Treasures of the heart, part 2
But Mary treasured up all these things and pondered them in her heart. (Luke 2:19)
This past Christmas season has left me contemplating this particular verse. I’ve always thought this verse was a tender one. I think, now, as a mother myself, I relate so well to what Mary experienced that night. I have little snapshots of moments that, though they are mental pictures, they are somehow treasured in my heart. I will never forget the first time I saw Will right after he was born. I was taken back by his beautiful blue eyes. I remember his first steps at the beach house. I remember taking pictures of our boys on the beach and watching Josh’s determined spirit scamper as fast as he could over those sand dunes after his brother. I can hear Emma Faye, recently, say to me with an enormous grin on her face, “Mommy, we good friends.” And then give me one of the biggest hugs I’ve had from her. There are so many more. I’m so thankful that the Lord gave us a memory. Isn’t that amazing. People can come and go into our lives, yet our memory has the ability to preserve such images, and even smells! I’m thankful this morning for my memory.

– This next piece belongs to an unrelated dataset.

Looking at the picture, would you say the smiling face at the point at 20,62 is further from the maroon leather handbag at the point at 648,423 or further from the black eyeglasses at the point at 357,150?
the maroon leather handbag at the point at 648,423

But in thinking of Mary, I began to think about how she stood and watched her firstborn son be crucified. I know I couldn’t have done that. I, too, probably would have been slain that day. I know myself and I would have fought my way through the crowd. I’d probably have grabbed some weapon and began fighting the soldiers, myself- and probably to my death. How could she sit there and watch? I kept asking myself and the only reason I could come up with was her faith in Christ. She knew he was Lord. She knew He could step off as soon as He wanted and it be over. She knew these things and she accepted them; she trusted them. Although, I don’t know if ANYONE during that time knew exactly what His innocent crucifixion would mean, I believe she knew it would bring God glory in the end.

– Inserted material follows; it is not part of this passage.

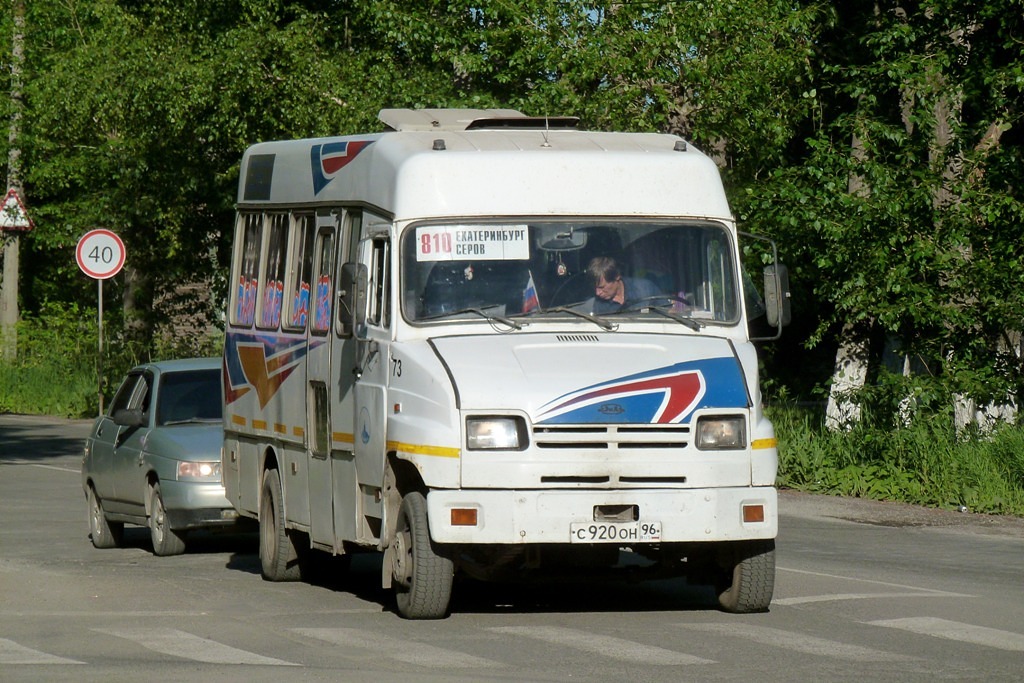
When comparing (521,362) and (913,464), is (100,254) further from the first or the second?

I’ve been thinking about that kind of faith as I’ve been praying through decisions regarding my own children. I find myself realizing that I can’t protect or prevent all pain from ever laying a finger on my precious little ones. I try, believe me, I try. I am learning to trust. I am realizing that part of their pain and struggle is a part of their story and how God can use that suffering to bring Him glory. As my kids are getting older, I can’t be with them all the time like I can with an infant. I can’t make sure everything is perfect in their environment. I CAN help them filter through the good from the bad. The holy from the unholy. THESE are the tools they need to equip them for life. I can teach them to match up their questions and struggles with what scripture says. These are things that will enable them. Not sheltering them. I know all of this isn’t new information. These are just new to ME!
And it’s very difficult for me to release them to my Lord, sometimes. (Like I can take care of them better.. HA!)
A good friend in Life Group last night said something that I thought was so precious. “Children are the only things we can take with us to heaven.” I know that there are other things.. like our salvation and relationship with Jesus… but I was moved by this statement. Once again, treasures in heaven was on the forefront of my mind. Invest in what is eternal my friends. Invest in what is eternal.
Now it’s 7:34 and all of my children are awake. I will begin my day. Lord, keep close to my heart and mind the knowledge that every interaction with these little souls is a divine appointment and opportunity to teach them your truths and model your life.